My favourite out of context quotes of the day:
"No day, those are for the feminists"
"YOU CAN'T FIRE ME! I don't work in this van"
[20:08] Rev. John W.: Whats up
[20:08] molly maniacal: not much how goes
[20:08] molly maniacal: it
[20:08] Rev. John W.: sitting in KY, on me computer
[20:09] molly maniacal: do they have jelly there? oooh first lube joke of the day
[20:10] Rev. John W.: Nope, I pondered that this is where it was invented earlier
[20:10] molly maniacal: gotta admit. a bit disappointed
[20:10] Rev. John W.: Well, It had to be done
[20:14] Rev. John W.: but dont worry there will b e much more lube jokes tonight
[20:14] molly maniacal: oh thank god
[20:14] molly maniacal: seriously what's the world coming to if there aren't people to make lube jokes in kentucky
[20:15] molly maniacal: there has to be since they're not making the lube there
[20:15] Rev. John W.: oh I think they are
[20:15] Rev. John W.: I'll find out soon enough
[20:16] Rev. John W.: I guess Bowling Green is the Confederate capitol of Kentucky
[20:17] molly maniacal: oooh you'd have to go bowling there
[20:18] Rev. John W.: I really want to, depends on if there is a bowling alleyu
[20:18] molly maniacal: you should make sure to lube the balls though
[20:18] Rev. John W.: I always do.
[20:20] molly maniacal: I wonder how that would sound under a parabolic mic
[20:20] Rev. John W.: Lubed balls, or me talking about lubing my balls?
[20:21] molly maniacal: well I was referring to a lubed ball going down the alley, but talking while lubing your balls might be rather thought provoking
[20:24] Rev.
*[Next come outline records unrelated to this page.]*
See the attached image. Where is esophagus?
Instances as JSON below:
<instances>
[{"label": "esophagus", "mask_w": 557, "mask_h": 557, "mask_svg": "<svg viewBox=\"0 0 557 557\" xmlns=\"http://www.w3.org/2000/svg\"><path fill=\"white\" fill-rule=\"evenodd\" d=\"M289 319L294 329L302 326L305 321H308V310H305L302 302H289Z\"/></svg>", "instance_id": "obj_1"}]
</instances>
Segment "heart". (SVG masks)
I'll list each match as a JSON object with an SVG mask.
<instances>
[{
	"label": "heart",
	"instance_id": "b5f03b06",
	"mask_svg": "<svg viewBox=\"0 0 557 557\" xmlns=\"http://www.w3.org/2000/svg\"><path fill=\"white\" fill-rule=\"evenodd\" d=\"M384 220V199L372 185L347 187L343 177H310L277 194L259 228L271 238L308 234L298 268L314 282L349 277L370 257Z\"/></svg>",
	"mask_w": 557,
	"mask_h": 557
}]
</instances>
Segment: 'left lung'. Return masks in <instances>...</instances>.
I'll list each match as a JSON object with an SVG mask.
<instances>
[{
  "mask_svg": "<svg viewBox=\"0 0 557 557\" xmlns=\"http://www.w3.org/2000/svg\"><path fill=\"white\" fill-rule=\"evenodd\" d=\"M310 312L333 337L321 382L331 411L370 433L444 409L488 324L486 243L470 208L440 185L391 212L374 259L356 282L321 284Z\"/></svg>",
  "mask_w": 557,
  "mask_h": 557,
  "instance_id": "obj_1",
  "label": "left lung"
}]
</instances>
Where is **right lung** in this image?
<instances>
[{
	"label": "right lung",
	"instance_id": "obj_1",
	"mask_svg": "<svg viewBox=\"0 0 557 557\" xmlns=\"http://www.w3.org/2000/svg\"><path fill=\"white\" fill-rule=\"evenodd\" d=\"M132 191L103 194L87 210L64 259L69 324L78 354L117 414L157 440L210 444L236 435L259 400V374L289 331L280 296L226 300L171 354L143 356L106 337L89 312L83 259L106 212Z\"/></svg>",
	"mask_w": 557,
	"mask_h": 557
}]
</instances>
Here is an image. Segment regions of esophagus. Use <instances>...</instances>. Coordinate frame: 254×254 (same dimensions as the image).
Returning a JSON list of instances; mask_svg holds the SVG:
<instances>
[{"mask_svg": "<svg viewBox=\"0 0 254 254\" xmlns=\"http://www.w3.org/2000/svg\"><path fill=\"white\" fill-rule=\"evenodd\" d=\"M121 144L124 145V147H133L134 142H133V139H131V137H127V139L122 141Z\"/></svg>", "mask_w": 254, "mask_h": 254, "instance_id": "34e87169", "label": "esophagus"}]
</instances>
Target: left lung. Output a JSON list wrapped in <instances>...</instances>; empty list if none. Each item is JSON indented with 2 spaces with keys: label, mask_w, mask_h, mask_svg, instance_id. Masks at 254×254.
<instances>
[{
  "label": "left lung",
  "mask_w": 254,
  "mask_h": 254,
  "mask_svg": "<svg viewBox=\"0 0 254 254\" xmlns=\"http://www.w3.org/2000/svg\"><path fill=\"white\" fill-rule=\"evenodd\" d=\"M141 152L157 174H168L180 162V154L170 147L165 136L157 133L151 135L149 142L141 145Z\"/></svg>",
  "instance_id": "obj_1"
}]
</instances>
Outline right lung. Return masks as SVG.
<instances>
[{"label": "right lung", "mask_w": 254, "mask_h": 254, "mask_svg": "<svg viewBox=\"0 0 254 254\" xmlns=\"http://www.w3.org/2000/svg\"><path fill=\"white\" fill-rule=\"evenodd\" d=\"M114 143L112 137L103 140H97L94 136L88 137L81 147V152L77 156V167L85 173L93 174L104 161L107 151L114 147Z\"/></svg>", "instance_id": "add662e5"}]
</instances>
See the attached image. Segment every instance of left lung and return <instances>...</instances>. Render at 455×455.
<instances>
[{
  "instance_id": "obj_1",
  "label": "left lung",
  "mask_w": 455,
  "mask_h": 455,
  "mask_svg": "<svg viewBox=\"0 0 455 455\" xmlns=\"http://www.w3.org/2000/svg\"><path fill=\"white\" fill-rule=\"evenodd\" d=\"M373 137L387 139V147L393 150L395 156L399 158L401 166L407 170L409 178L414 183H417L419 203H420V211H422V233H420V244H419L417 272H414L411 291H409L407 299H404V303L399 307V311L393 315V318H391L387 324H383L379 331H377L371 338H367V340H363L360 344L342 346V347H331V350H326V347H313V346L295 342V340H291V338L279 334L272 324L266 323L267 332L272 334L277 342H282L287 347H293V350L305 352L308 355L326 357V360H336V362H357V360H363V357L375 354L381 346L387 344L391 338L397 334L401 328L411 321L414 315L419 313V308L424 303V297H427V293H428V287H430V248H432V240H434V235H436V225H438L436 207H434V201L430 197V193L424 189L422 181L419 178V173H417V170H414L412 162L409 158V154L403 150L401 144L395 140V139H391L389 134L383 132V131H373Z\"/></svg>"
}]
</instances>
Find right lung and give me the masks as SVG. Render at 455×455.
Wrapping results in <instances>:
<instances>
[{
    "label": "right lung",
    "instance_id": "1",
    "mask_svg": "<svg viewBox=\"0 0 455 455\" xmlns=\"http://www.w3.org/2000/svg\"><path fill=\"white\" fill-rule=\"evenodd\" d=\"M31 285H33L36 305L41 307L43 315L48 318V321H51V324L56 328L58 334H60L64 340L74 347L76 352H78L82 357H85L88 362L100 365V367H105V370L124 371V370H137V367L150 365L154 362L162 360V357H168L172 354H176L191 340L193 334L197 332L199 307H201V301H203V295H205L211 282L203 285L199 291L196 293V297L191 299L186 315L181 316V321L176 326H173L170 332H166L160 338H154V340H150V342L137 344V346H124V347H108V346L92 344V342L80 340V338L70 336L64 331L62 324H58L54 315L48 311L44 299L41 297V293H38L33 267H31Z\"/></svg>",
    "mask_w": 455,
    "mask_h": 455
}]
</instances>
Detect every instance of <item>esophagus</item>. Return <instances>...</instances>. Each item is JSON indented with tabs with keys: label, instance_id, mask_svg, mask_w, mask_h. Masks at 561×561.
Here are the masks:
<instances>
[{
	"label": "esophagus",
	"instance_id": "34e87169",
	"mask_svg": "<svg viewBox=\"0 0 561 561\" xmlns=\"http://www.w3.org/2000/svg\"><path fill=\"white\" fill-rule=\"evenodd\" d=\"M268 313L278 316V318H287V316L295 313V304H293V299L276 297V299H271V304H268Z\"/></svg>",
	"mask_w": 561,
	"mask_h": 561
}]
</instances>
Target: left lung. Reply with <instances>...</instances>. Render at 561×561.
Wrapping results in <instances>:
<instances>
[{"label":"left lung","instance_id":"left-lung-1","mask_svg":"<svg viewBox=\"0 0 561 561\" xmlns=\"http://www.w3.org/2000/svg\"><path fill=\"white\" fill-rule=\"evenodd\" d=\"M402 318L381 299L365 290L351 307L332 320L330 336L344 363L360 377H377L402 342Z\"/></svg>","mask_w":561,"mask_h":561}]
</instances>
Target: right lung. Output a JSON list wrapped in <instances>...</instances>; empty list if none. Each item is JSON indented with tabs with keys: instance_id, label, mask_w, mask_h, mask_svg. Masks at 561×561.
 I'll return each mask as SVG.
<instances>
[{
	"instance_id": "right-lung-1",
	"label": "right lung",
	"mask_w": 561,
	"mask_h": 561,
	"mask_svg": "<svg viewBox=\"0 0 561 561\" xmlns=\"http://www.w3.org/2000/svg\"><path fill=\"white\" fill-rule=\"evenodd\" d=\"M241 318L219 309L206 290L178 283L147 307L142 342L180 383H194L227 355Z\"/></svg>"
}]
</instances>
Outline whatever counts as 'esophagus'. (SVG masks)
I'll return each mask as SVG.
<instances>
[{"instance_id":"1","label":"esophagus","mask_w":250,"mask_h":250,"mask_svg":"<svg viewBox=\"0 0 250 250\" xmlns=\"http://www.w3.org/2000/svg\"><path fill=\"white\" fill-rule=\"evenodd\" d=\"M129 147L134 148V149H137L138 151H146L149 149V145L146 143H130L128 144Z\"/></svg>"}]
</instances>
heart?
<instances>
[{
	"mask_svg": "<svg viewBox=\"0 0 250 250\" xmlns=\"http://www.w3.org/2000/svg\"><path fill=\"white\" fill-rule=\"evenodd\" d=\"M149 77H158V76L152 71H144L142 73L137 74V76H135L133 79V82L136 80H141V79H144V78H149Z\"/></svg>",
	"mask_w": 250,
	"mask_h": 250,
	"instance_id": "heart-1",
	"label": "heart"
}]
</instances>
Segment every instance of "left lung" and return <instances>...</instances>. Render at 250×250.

John W.: It gives me alot to think about
[20:25] molly maniacal: oh how I've longed for such intellectual discourse
[20:21] Zero: go to (Link:
http://www.oldchurchinn.com)www.oldchurchinn.com[20:22] molly maniacal: I listen to no man!!!!
[20:23] Zero: you will listen to me woman
[20:24] molly maniacal: neeeeeeeeeeeeevaaaaaaaaah! *drops the town and begins to run like a gazelle*
[20:24] Zero: you freak me out
[20:24] molly maniacal: you love it
[20:24] molly maniacal: towel, not town
[20:24] Zero: sometimes
[20:24] molly maniacal: though town is just as funny
[21:37] molly maniacal: oh man, we gotta go see snakes on a plane. . . and throw rubber snakes
[21:37] *** Auto-response from Zero: I am online, but may be away from my computer right now.
[21:40] Zero: haha
[21:45] molly maniacal: it's brilliant. don't lie
[21:46] Zero: oh... I thought you were talking about penis's and condoms
[21:46] molly maniacal: wtf
[21:46] Zero: snakes and rubber snakes
[21:48] Zero: am I right?
[21:49] molly maniacal: snakes on a plane with rubber snakes
[21:49] molly maniacal: oh man oh man
[21:49] molly maniacal: dood,
[21:50] molly maniacal: we're bringing rubber snakes. . . oooon the plane!!!!
[21:50] Zero: PORN
[21:50] Zero: are you indicating something?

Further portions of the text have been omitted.